Estrella de Soria is a three-act opera by Franz Berwald, to a libretto by Otto Prechtler translated into Swedish by Ernst Wallmark.

It was first performed at the Royal Swedish Opera, Stockholm on 9 April 1862 and had five performances in that run. It has never entered the repertory, although it was revived in Stockholm in 1898 and 1946. The overture, which makes use of Estrella’s first act aria, has occasionally been recorded, and a CD of extended excerpts was released by Musica Sveciae in 1994. An aria for Estrella was the first recording by Birgit Nilsson in 1947 (and has been since re-issued). A full score of the 1862 edition was published as Volume 17a-b of the complete Bärenreiter edition.

== Roles ==

| Role | Voice type | Premiere cast, 9 April 1862 (Conductor: Ludvig Norman) |
| Estrella, Countess of Soria | soprano | Fredrika Andrée |
| Zulma, a Moorish princess | soprano | Strandberg |
| Salvaterra, A Castilian General | tenor | Arnoldsson |
| Muza, A Moorish Prince | bass | Wilman |
| Sambrano, A Knight | tenor | Sandström |
| Diego, A servant of Estrella | baritone | Arlberg |
| The King of Castile | bass | Walin |
Chorus: Courtiers, Moors.

==Synopsis==
The opera is set in 15th-century Castile.

=== Act 1 ===
The Countess de Soria (soprano) plans to marry General Salvaterra (tenor), who has won a decisive victory over the Moors.

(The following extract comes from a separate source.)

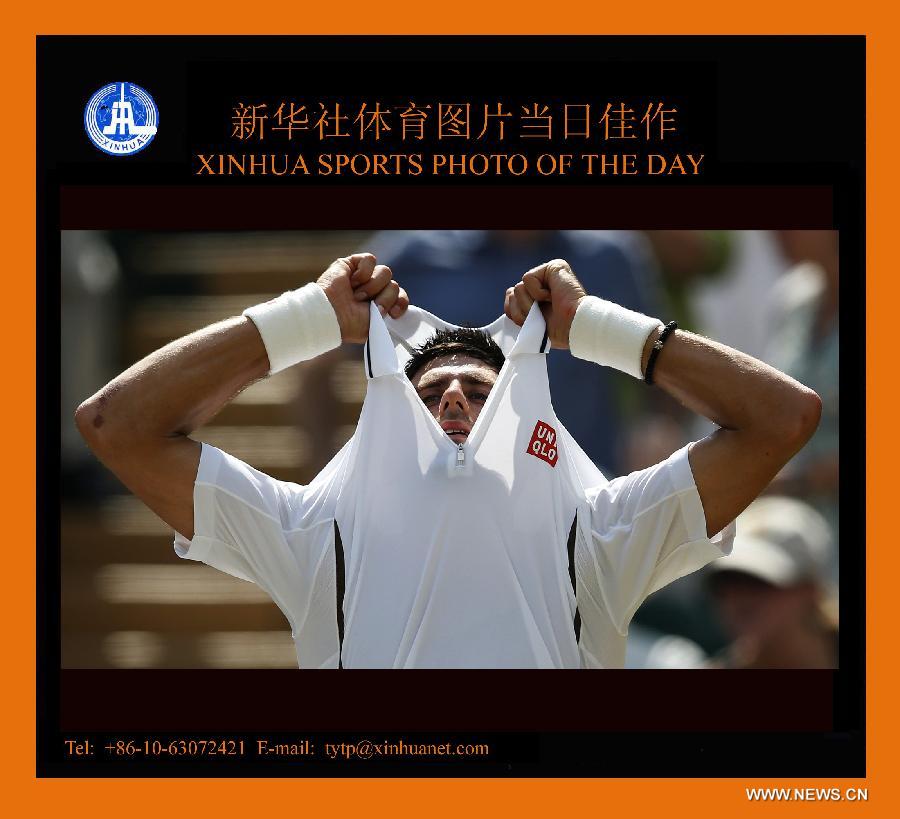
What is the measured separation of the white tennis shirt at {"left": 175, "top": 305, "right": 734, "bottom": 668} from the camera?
4.12 metres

However, he has also captured the Moorish Prince Muza (bass) and has fallen in love with his betrothed, the Princess Zulma (soprano). Zulma responds to Salvaterra and offers him a sash. Muza insists that Salvaterra keeps a promise to him to release him and Zulma; when Zulma says that she will stay in Castile, Muza swears vengeance. Estrella, countess of Soria, has heard of the love of Salvaterra and the captive Moorish princess, but remains convinced that he will return her love.

=== Act 2 ===
In the woods outside the city Salvaterra is warned by the knight Sambrano of Muza's threats, and takes Zulma to Salvaterra's castle, but is ambushed by Muza and his men. Alone at the king's palace, Estrella is downcast, while preparations continue for a victory celebration. The king of Castile offers Salvaterra the hand of Estrella but Diego, Estrella's servant, notices that he is wearing a sash from Zulma; Estrella is distraught, but amid the confusion the king orders the celebration to continue. Muza approaches the king and announces that his bride has been stolen by Salvaterra, and draws his sword. Muza is slain and the king banishes Salvaterra.

=== Act 3 ===
At a spot by the sea peasants and sailors are at work; Salvaterra and Zulma nearby. Sambrano arrives and tells his master that Estrella and Diego are approaching. When Salvaterra goes to arrange an escape by sea, Estrella notices a veiled woman and orders that she be taken to a cliff to be killed. When Salvaterra returns and finds Estrella she orders her men to take him. As a storm begins Sambrano arrives and Estrella's men are disarmed and Zulma rescued. Although Estrella calls destruction down upon her enemies, Salvaterra and Zulma put out to sea on a ship, and in despair Estrella stabs herself.

==Sources==
- Layton R, Van Boer BH. Franz Berwald. In: The New Grove Dictionary of Opera. Macmillan, London and New York, 1997.